Wednesday, November 28, 2012

Making a false claim of attempted apparently isn't a crime to the Univ. of Cincinnati police

Police have no plans to charge a woman for making a false attempted rape claim that led to a campus crime alert and an intensive police investigation, with police scouring images from surveillance cameras.

Police did noy say whether the woman would face any university discipline for making up the story.

The claim was made by a female student at the University of Cincinnati who alleged that a masked gunman attacked her in a university garage earlier this month. She claimed she escaped after punching him.

Apparently no male was targeted in the police investigation, but there are many cases where men have been targeted by police in false rape cases where no male was identified by the false accuser.

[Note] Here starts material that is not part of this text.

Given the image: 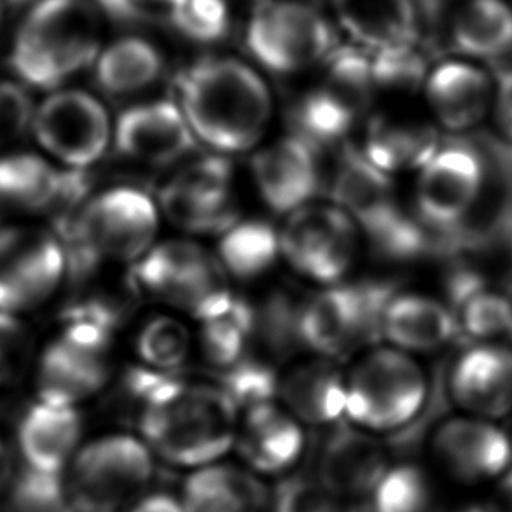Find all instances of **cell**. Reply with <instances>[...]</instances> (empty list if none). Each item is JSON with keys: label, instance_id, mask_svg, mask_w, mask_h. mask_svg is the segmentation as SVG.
Listing matches in <instances>:
<instances>
[{"label": "cell", "instance_id": "26", "mask_svg": "<svg viewBox=\"0 0 512 512\" xmlns=\"http://www.w3.org/2000/svg\"><path fill=\"white\" fill-rule=\"evenodd\" d=\"M457 327L455 313L439 299L408 292L390 299L381 336L394 348L409 355L432 353L450 345Z\"/></svg>", "mask_w": 512, "mask_h": 512}, {"label": "cell", "instance_id": "10", "mask_svg": "<svg viewBox=\"0 0 512 512\" xmlns=\"http://www.w3.org/2000/svg\"><path fill=\"white\" fill-rule=\"evenodd\" d=\"M245 44L264 69L294 74L331 55L334 34L312 7L291 0H268L252 16Z\"/></svg>", "mask_w": 512, "mask_h": 512}, {"label": "cell", "instance_id": "36", "mask_svg": "<svg viewBox=\"0 0 512 512\" xmlns=\"http://www.w3.org/2000/svg\"><path fill=\"white\" fill-rule=\"evenodd\" d=\"M457 317V315H455ZM457 322L481 343H497L512 333V303L507 292L478 289L465 296Z\"/></svg>", "mask_w": 512, "mask_h": 512}, {"label": "cell", "instance_id": "20", "mask_svg": "<svg viewBox=\"0 0 512 512\" xmlns=\"http://www.w3.org/2000/svg\"><path fill=\"white\" fill-rule=\"evenodd\" d=\"M305 432L289 409L263 402L243 409L235 446L247 469L261 476H280L296 467L305 453Z\"/></svg>", "mask_w": 512, "mask_h": 512}, {"label": "cell", "instance_id": "34", "mask_svg": "<svg viewBox=\"0 0 512 512\" xmlns=\"http://www.w3.org/2000/svg\"><path fill=\"white\" fill-rule=\"evenodd\" d=\"M201 345L208 362L228 369L243 360V352L256 333V312L242 299L201 320Z\"/></svg>", "mask_w": 512, "mask_h": 512}, {"label": "cell", "instance_id": "17", "mask_svg": "<svg viewBox=\"0 0 512 512\" xmlns=\"http://www.w3.org/2000/svg\"><path fill=\"white\" fill-rule=\"evenodd\" d=\"M450 394L465 415L500 420L512 411V348L479 343L451 367Z\"/></svg>", "mask_w": 512, "mask_h": 512}, {"label": "cell", "instance_id": "33", "mask_svg": "<svg viewBox=\"0 0 512 512\" xmlns=\"http://www.w3.org/2000/svg\"><path fill=\"white\" fill-rule=\"evenodd\" d=\"M280 235L268 222H235L219 243V263L238 278H256L277 261Z\"/></svg>", "mask_w": 512, "mask_h": 512}, {"label": "cell", "instance_id": "44", "mask_svg": "<svg viewBox=\"0 0 512 512\" xmlns=\"http://www.w3.org/2000/svg\"><path fill=\"white\" fill-rule=\"evenodd\" d=\"M34 114L27 91L20 84L0 83V149L27 132Z\"/></svg>", "mask_w": 512, "mask_h": 512}, {"label": "cell", "instance_id": "38", "mask_svg": "<svg viewBox=\"0 0 512 512\" xmlns=\"http://www.w3.org/2000/svg\"><path fill=\"white\" fill-rule=\"evenodd\" d=\"M168 18L186 39L200 44L224 39L231 21L226 0H172Z\"/></svg>", "mask_w": 512, "mask_h": 512}, {"label": "cell", "instance_id": "16", "mask_svg": "<svg viewBox=\"0 0 512 512\" xmlns=\"http://www.w3.org/2000/svg\"><path fill=\"white\" fill-rule=\"evenodd\" d=\"M483 182L485 167L472 147H439L418 173L416 208L430 226L450 228L474 208Z\"/></svg>", "mask_w": 512, "mask_h": 512}, {"label": "cell", "instance_id": "29", "mask_svg": "<svg viewBox=\"0 0 512 512\" xmlns=\"http://www.w3.org/2000/svg\"><path fill=\"white\" fill-rule=\"evenodd\" d=\"M343 27L374 51L413 44V0H336Z\"/></svg>", "mask_w": 512, "mask_h": 512}, {"label": "cell", "instance_id": "35", "mask_svg": "<svg viewBox=\"0 0 512 512\" xmlns=\"http://www.w3.org/2000/svg\"><path fill=\"white\" fill-rule=\"evenodd\" d=\"M367 507L371 512H434L436 493L422 467L390 465L367 499Z\"/></svg>", "mask_w": 512, "mask_h": 512}, {"label": "cell", "instance_id": "48", "mask_svg": "<svg viewBox=\"0 0 512 512\" xmlns=\"http://www.w3.org/2000/svg\"><path fill=\"white\" fill-rule=\"evenodd\" d=\"M126 512H186L180 499L168 493H144Z\"/></svg>", "mask_w": 512, "mask_h": 512}, {"label": "cell", "instance_id": "27", "mask_svg": "<svg viewBox=\"0 0 512 512\" xmlns=\"http://www.w3.org/2000/svg\"><path fill=\"white\" fill-rule=\"evenodd\" d=\"M278 394L301 423L331 425L346 418V378L326 360L292 367L280 378Z\"/></svg>", "mask_w": 512, "mask_h": 512}, {"label": "cell", "instance_id": "42", "mask_svg": "<svg viewBox=\"0 0 512 512\" xmlns=\"http://www.w3.org/2000/svg\"><path fill=\"white\" fill-rule=\"evenodd\" d=\"M301 306L294 303L287 294H275L264 305L261 315H256V331L270 346L273 353L291 352L299 340V313Z\"/></svg>", "mask_w": 512, "mask_h": 512}, {"label": "cell", "instance_id": "45", "mask_svg": "<svg viewBox=\"0 0 512 512\" xmlns=\"http://www.w3.org/2000/svg\"><path fill=\"white\" fill-rule=\"evenodd\" d=\"M25 352V331L11 313L0 312V385L11 380Z\"/></svg>", "mask_w": 512, "mask_h": 512}, {"label": "cell", "instance_id": "9", "mask_svg": "<svg viewBox=\"0 0 512 512\" xmlns=\"http://www.w3.org/2000/svg\"><path fill=\"white\" fill-rule=\"evenodd\" d=\"M133 282L200 320L221 312L235 298L222 264L187 240L160 243L149 250L135 266Z\"/></svg>", "mask_w": 512, "mask_h": 512}, {"label": "cell", "instance_id": "19", "mask_svg": "<svg viewBox=\"0 0 512 512\" xmlns=\"http://www.w3.org/2000/svg\"><path fill=\"white\" fill-rule=\"evenodd\" d=\"M252 175L268 207L296 212L319 191V149L298 135L277 140L254 156Z\"/></svg>", "mask_w": 512, "mask_h": 512}, {"label": "cell", "instance_id": "24", "mask_svg": "<svg viewBox=\"0 0 512 512\" xmlns=\"http://www.w3.org/2000/svg\"><path fill=\"white\" fill-rule=\"evenodd\" d=\"M83 420L76 408L39 401L28 409L18 430L21 457L35 471L65 476L79 451Z\"/></svg>", "mask_w": 512, "mask_h": 512}, {"label": "cell", "instance_id": "3", "mask_svg": "<svg viewBox=\"0 0 512 512\" xmlns=\"http://www.w3.org/2000/svg\"><path fill=\"white\" fill-rule=\"evenodd\" d=\"M55 228L67 271L79 280L104 261L130 263L146 256L158 231V208L137 187H114Z\"/></svg>", "mask_w": 512, "mask_h": 512}, {"label": "cell", "instance_id": "18", "mask_svg": "<svg viewBox=\"0 0 512 512\" xmlns=\"http://www.w3.org/2000/svg\"><path fill=\"white\" fill-rule=\"evenodd\" d=\"M119 154L147 165H170L194 149V133L170 100L135 105L119 116L114 128Z\"/></svg>", "mask_w": 512, "mask_h": 512}, {"label": "cell", "instance_id": "14", "mask_svg": "<svg viewBox=\"0 0 512 512\" xmlns=\"http://www.w3.org/2000/svg\"><path fill=\"white\" fill-rule=\"evenodd\" d=\"M233 170L222 156H203L168 180L160 205L168 219L193 233H224L236 222Z\"/></svg>", "mask_w": 512, "mask_h": 512}, {"label": "cell", "instance_id": "22", "mask_svg": "<svg viewBox=\"0 0 512 512\" xmlns=\"http://www.w3.org/2000/svg\"><path fill=\"white\" fill-rule=\"evenodd\" d=\"M387 450L366 430L340 429L320 451V485L346 502L369 499L388 471Z\"/></svg>", "mask_w": 512, "mask_h": 512}, {"label": "cell", "instance_id": "50", "mask_svg": "<svg viewBox=\"0 0 512 512\" xmlns=\"http://www.w3.org/2000/svg\"><path fill=\"white\" fill-rule=\"evenodd\" d=\"M13 479V467L7 455L6 448L0 443V492L6 488Z\"/></svg>", "mask_w": 512, "mask_h": 512}, {"label": "cell", "instance_id": "21", "mask_svg": "<svg viewBox=\"0 0 512 512\" xmlns=\"http://www.w3.org/2000/svg\"><path fill=\"white\" fill-rule=\"evenodd\" d=\"M425 98L437 125L462 133L481 125L492 114L495 84L476 63L450 60L430 70L423 83Z\"/></svg>", "mask_w": 512, "mask_h": 512}, {"label": "cell", "instance_id": "47", "mask_svg": "<svg viewBox=\"0 0 512 512\" xmlns=\"http://www.w3.org/2000/svg\"><path fill=\"white\" fill-rule=\"evenodd\" d=\"M98 13L109 16L118 23H140L149 18L147 4L144 0H91Z\"/></svg>", "mask_w": 512, "mask_h": 512}, {"label": "cell", "instance_id": "12", "mask_svg": "<svg viewBox=\"0 0 512 512\" xmlns=\"http://www.w3.org/2000/svg\"><path fill=\"white\" fill-rule=\"evenodd\" d=\"M67 273L58 236L28 228L0 229V312L32 310L56 291Z\"/></svg>", "mask_w": 512, "mask_h": 512}, {"label": "cell", "instance_id": "49", "mask_svg": "<svg viewBox=\"0 0 512 512\" xmlns=\"http://www.w3.org/2000/svg\"><path fill=\"white\" fill-rule=\"evenodd\" d=\"M490 512H512V471H507L493 490Z\"/></svg>", "mask_w": 512, "mask_h": 512}, {"label": "cell", "instance_id": "43", "mask_svg": "<svg viewBox=\"0 0 512 512\" xmlns=\"http://www.w3.org/2000/svg\"><path fill=\"white\" fill-rule=\"evenodd\" d=\"M352 502L341 500L320 485L319 479H292L280 486L271 512H353Z\"/></svg>", "mask_w": 512, "mask_h": 512}, {"label": "cell", "instance_id": "28", "mask_svg": "<svg viewBox=\"0 0 512 512\" xmlns=\"http://www.w3.org/2000/svg\"><path fill=\"white\" fill-rule=\"evenodd\" d=\"M436 126L411 116H378L369 123L362 153L385 173L420 170L439 149Z\"/></svg>", "mask_w": 512, "mask_h": 512}, {"label": "cell", "instance_id": "32", "mask_svg": "<svg viewBox=\"0 0 512 512\" xmlns=\"http://www.w3.org/2000/svg\"><path fill=\"white\" fill-rule=\"evenodd\" d=\"M161 70L163 58L151 42L126 37L98 55L95 79L100 90L123 97L146 90L160 77Z\"/></svg>", "mask_w": 512, "mask_h": 512}, {"label": "cell", "instance_id": "7", "mask_svg": "<svg viewBox=\"0 0 512 512\" xmlns=\"http://www.w3.org/2000/svg\"><path fill=\"white\" fill-rule=\"evenodd\" d=\"M331 196L334 205L364 229L383 256L409 257L420 249V231L395 205L388 173L373 165L359 149H343L331 182Z\"/></svg>", "mask_w": 512, "mask_h": 512}, {"label": "cell", "instance_id": "11", "mask_svg": "<svg viewBox=\"0 0 512 512\" xmlns=\"http://www.w3.org/2000/svg\"><path fill=\"white\" fill-rule=\"evenodd\" d=\"M357 245V224L336 205L299 208L280 233V250L292 268L320 284H338L345 277Z\"/></svg>", "mask_w": 512, "mask_h": 512}, {"label": "cell", "instance_id": "6", "mask_svg": "<svg viewBox=\"0 0 512 512\" xmlns=\"http://www.w3.org/2000/svg\"><path fill=\"white\" fill-rule=\"evenodd\" d=\"M154 476V455L142 439L111 434L79 448L67 476L76 512H118L144 495Z\"/></svg>", "mask_w": 512, "mask_h": 512}, {"label": "cell", "instance_id": "37", "mask_svg": "<svg viewBox=\"0 0 512 512\" xmlns=\"http://www.w3.org/2000/svg\"><path fill=\"white\" fill-rule=\"evenodd\" d=\"M9 509L13 512H76L70 502L67 478L23 465L11 479Z\"/></svg>", "mask_w": 512, "mask_h": 512}, {"label": "cell", "instance_id": "40", "mask_svg": "<svg viewBox=\"0 0 512 512\" xmlns=\"http://www.w3.org/2000/svg\"><path fill=\"white\" fill-rule=\"evenodd\" d=\"M278 383L280 378L268 364L243 359L224 369L219 387L231 397L236 408L245 409L273 401L278 394Z\"/></svg>", "mask_w": 512, "mask_h": 512}, {"label": "cell", "instance_id": "15", "mask_svg": "<svg viewBox=\"0 0 512 512\" xmlns=\"http://www.w3.org/2000/svg\"><path fill=\"white\" fill-rule=\"evenodd\" d=\"M432 457L451 479L483 485L502 478L512 460V441L497 423L478 416H453L432 436Z\"/></svg>", "mask_w": 512, "mask_h": 512}, {"label": "cell", "instance_id": "30", "mask_svg": "<svg viewBox=\"0 0 512 512\" xmlns=\"http://www.w3.org/2000/svg\"><path fill=\"white\" fill-rule=\"evenodd\" d=\"M65 170H56L37 154L0 158V205L25 212L53 214L62 194Z\"/></svg>", "mask_w": 512, "mask_h": 512}, {"label": "cell", "instance_id": "41", "mask_svg": "<svg viewBox=\"0 0 512 512\" xmlns=\"http://www.w3.org/2000/svg\"><path fill=\"white\" fill-rule=\"evenodd\" d=\"M373 63L374 86L385 90L411 91L425 83V65L413 44L376 51Z\"/></svg>", "mask_w": 512, "mask_h": 512}, {"label": "cell", "instance_id": "51", "mask_svg": "<svg viewBox=\"0 0 512 512\" xmlns=\"http://www.w3.org/2000/svg\"><path fill=\"white\" fill-rule=\"evenodd\" d=\"M39 0H6L7 6H28L30 4V7L34 6V4H37Z\"/></svg>", "mask_w": 512, "mask_h": 512}, {"label": "cell", "instance_id": "2", "mask_svg": "<svg viewBox=\"0 0 512 512\" xmlns=\"http://www.w3.org/2000/svg\"><path fill=\"white\" fill-rule=\"evenodd\" d=\"M180 111L198 139L221 153L256 146L270 125V90L235 58H207L177 79Z\"/></svg>", "mask_w": 512, "mask_h": 512}, {"label": "cell", "instance_id": "52", "mask_svg": "<svg viewBox=\"0 0 512 512\" xmlns=\"http://www.w3.org/2000/svg\"><path fill=\"white\" fill-rule=\"evenodd\" d=\"M6 6V0H0V23H2V16H4V7Z\"/></svg>", "mask_w": 512, "mask_h": 512}, {"label": "cell", "instance_id": "1", "mask_svg": "<svg viewBox=\"0 0 512 512\" xmlns=\"http://www.w3.org/2000/svg\"><path fill=\"white\" fill-rule=\"evenodd\" d=\"M126 388L140 404V434L153 455L201 469L235 446L238 408L219 385H194L151 367H133Z\"/></svg>", "mask_w": 512, "mask_h": 512}, {"label": "cell", "instance_id": "4", "mask_svg": "<svg viewBox=\"0 0 512 512\" xmlns=\"http://www.w3.org/2000/svg\"><path fill=\"white\" fill-rule=\"evenodd\" d=\"M100 13L91 0H39L14 37L9 63L23 83L51 90L98 58Z\"/></svg>", "mask_w": 512, "mask_h": 512}, {"label": "cell", "instance_id": "23", "mask_svg": "<svg viewBox=\"0 0 512 512\" xmlns=\"http://www.w3.org/2000/svg\"><path fill=\"white\" fill-rule=\"evenodd\" d=\"M111 376L109 352L58 338L44 352L37 376L39 401L76 408L98 394Z\"/></svg>", "mask_w": 512, "mask_h": 512}, {"label": "cell", "instance_id": "8", "mask_svg": "<svg viewBox=\"0 0 512 512\" xmlns=\"http://www.w3.org/2000/svg\"><path fill=\"white\" fill-rule=\"evenodd\" d=\"M394 292L385 284L333 285L301 306L299 340L326 357H338L381 336Z\"/></svg>", "mask_w": 512, "mask_h": 512}, {"label": "cell", "instance_id": "31", "mask_svg": "<svg viewBox=\"0 0 512 512\" xmlns=\"http://www.w3.org/2000/svg\"><path fill=\"white\" fill-rule=\"evenodd\" d=\"M455 48L472 58H495L512 46V7L504 0H467L451 25Z\"/></svg>", "mask_w": 512, "mask_h": 512}, {"label": "cell", "instance_id": "25", "mask_svg": "<svg viewBox=\"0 0 512 512\" xmlns=\"http://www.w3.org/2000/svg\"><path fill=\"white\" fill-rule=\"evenodd\" d=\"M180 502L186 512H270L273 499L254 472L217 462L189 474Z\"/></svg>", "mask_w": 512, "mask_h": 512}, {"label": "cell", "instance_id": "5", "mask_svg": "<svg viewBox=\"0 0 512 512\" xmlns=\"http://www.w3.org/2000/svg\"><path fill=\"white\" fill-rule=\"evenodd\" d=\"M429 380L409 353L374 348L346 376V418L369 434L404 429L422 413Z\"/></svg>", "mask_w": 512, "mask_h": 512}, {"label": "cell", "instance_id": "39", "mask_svg": "<svg viewBox=\"0 0 512 512\" xmlns=\"http://www.w3.org/2000/svg\"><path fill=\"white\" fill-rule=\"evenodd\" d=\"M191 336L186 326L172 317H156L139 334L137 350L147 366L156 371H172L189 355Z\"/></svg>", "mask_w": 512, "mask_h": 512}, {"label": "cell", "instance_id": "46", "mask_svg": "<svg viewBox=\"0 0 512 512\" xmlns=\"http://www.w3.org/2000/svg\"><path fill=\"white\" fill-rule=\"evenodd\" d=\"M492 114L502 137L512 142V70L500 77L495 86Z\"/></svg>", "mask_w": 512, "mask_h": 512}, {"label": "cell", "instance_id": "13", "mask_svg": "<svg viewBox=\"0 0 512 512\" xmlns=\"http://www.w3.org/2000/svg\"><path fill=\"white\" fill-rule=\"evenodd\" d=\"M35 137L69 168L86 170L104 156L111 142V121L90 93L58 91L34 114Z\"/></svg>", "mask_w": 512, "mask_h": 512}]
</instances>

In this case, images of the men who passed through the university garage around the time of the alleged attack were studied by police. While that created no personal hardship in this case, it is a tad disconcerting to think that the police might be studying your face and your actions because of your gender and the happenstance that you were in a particular place at a particular time. Consider also that if the unwitting conduct of one of these men had raised suspicion, the police might have targeted him. The risk for injustice is enhanced even when a false accuser doesn't single out a particular man or boy.

Making a false claim of rape or attempted rape is a crime. If law enforcement is convinced to a moral certainty that the woman lied, it is inappropriate not to charge her. She is entitled to a trial, and there is always the possibility that she was innocent. We are not suggesting we know more than the police.

The university should also bring a disciplinary action against her. Is it fair to the university's student body to allow an anonymous woman to remain on campus if, indeed, it turns out she is a false rape accuser?